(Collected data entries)
────
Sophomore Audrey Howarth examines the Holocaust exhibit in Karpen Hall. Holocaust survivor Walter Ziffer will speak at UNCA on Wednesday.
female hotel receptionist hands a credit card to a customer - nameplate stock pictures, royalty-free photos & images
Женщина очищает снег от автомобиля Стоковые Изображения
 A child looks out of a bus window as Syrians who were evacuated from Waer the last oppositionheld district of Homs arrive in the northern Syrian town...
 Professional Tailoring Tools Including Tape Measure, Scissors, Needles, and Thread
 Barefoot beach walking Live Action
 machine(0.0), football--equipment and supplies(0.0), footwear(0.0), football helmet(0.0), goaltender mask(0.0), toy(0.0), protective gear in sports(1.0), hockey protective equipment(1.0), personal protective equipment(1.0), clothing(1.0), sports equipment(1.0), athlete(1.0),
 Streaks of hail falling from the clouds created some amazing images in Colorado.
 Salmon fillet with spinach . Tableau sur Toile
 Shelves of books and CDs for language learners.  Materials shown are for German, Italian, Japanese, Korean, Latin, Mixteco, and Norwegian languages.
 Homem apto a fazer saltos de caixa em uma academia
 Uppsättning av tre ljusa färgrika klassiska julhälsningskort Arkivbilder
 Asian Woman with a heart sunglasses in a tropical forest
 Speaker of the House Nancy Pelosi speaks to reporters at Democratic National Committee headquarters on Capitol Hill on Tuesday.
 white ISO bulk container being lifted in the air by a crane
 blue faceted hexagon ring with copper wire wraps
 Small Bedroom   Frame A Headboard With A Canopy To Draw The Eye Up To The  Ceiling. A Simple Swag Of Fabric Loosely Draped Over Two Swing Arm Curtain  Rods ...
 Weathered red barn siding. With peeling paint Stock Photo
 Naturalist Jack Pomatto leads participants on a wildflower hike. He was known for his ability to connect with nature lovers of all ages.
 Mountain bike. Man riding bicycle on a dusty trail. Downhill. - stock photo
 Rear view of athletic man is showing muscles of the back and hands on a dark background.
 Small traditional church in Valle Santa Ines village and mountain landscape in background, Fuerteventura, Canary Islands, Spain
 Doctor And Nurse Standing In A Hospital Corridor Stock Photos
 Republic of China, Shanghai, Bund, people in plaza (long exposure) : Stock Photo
────
§ **WHAT IS BEING ASKED**:
Write every record out again, letter for letter.

§ **RESULT OF THE TASK**:
Sophomore Audrey Howarth examines the Holocaust exhibit in Karpen Hall. Holocaust survivor Walter Ziffer will speak at UNCA on Wednesday.
female hotel receptionist hands a credit card to a customer - nameplate stock pictures, royalty-free photos & images
Женщина очищает снег от автомобиля Стоковые Изображения
 A child looks out of a bus window as Syrians who were evacuated from Waer the last oppositionheld district of Homs arrive in the northern Syrian town...
 Professional Tailoring Tools Including Tape Measure, Scissors, Needles, and Thread
 Barefoot beach walking Live Action
 machine(0.0), football--equipment and supplies(0.0), footwear(0.0), football helmet(0.0), goaltender mask(0.0), toy(0.0), protective gear in sports(1.0), hockey protective equipment(1.0), personal protective equipment(1.0), clothing(1.0), sports equipment(1.0), athlete(1.0),
 Streaks of hail falling from the clouds created some amazing images in Colorado.
 Salmon fillet with spinach . Tableau sur Toile
 Shelves of books and CDs for language learners.  Materials shown are for German, Italian, Japanese, Korean, Latin, Mixteco, and Norwegian languages.
 Homem apto a fazer saltos de caixa em uma academia
 Uppsättning av tre ljusa färgrika klassiska julhälsningskort Arkivbilder
 Asian Woman with a heart sunglasses in a tropical forest
 Speaker of the House Nancy Pelosi speaks to reporters at Democratic National Committee headquarters on Capitol Hill on Tuesday.
 white ISO bulk container being lifted in the air by a crane
 blue faceted hexagon ring with copper wire wraps
 Small Bedroom   Frame A Headboard With A Canopy To Draw The Eye Up To The  Ceiling. A Simple Swag Of Fabric Loosely Draped Over Two Swing Arm Curtain  Rods ...
 Weathered red barn siding. With peeling paint Stock Photo
 Naturalist Jack Pomatto leads participants on a wildflower hike. He was known for his ability to connect with nature lovers of all ages.
 Mountain bike. Man riding bicycle on a dusty trail. Downhill. - stock photo
 Rear view of athletic man is showing muscles of the back and hands on a dark background.
 Small traditional church in Valle Santa Ines village and mountain landscape in background, Fuerteventura, Canary Islands, Spain
 Doctor And Nurse Standing In A Hospital Corridor Stock Photos
 Republic of China, Shanghai, Bund, people in plaza (long exposure) : Stock Photo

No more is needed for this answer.